>>>>

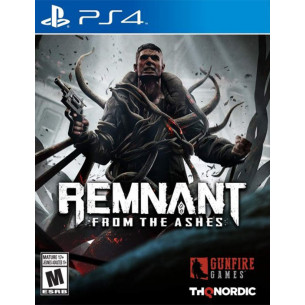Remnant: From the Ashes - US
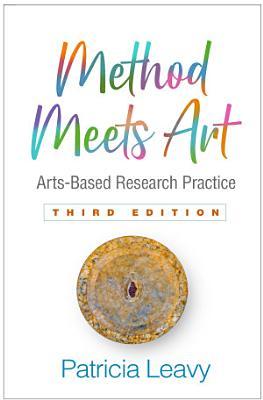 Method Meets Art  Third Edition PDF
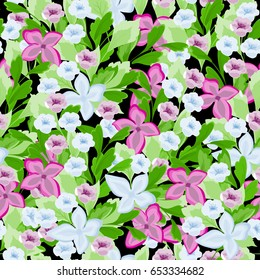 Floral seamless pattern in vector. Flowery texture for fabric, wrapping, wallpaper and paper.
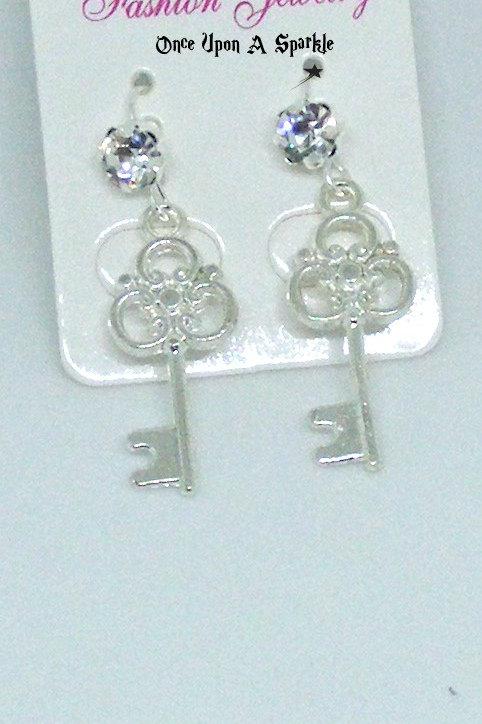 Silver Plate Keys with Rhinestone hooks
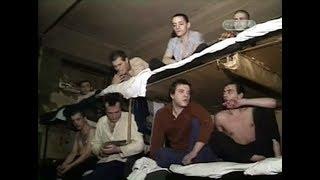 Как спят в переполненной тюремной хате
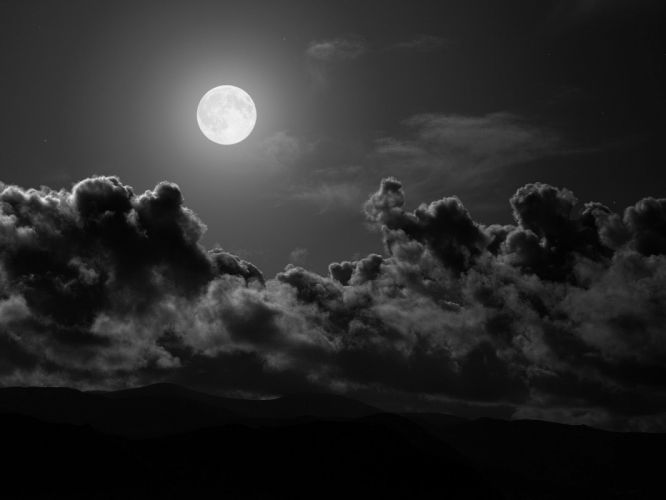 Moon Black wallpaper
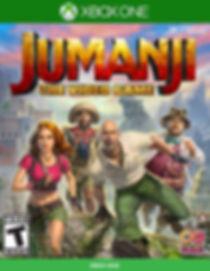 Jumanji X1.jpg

<<<<

Without including any pictures, return every line of the records exactly.

** Solution to this task **
Remnant: From the Ashes - US
 Method Meets Art  Third Edition PDF
 Floral seamless pattern in vector. Flowery texture for fabric, wrapping, wallpaper and paper.
 Silver Plate Keys with Rhinestone hooks
 Как спят в переполненной тюремной хате
 Moon Black wallpaper
 Jumanji X1.jpg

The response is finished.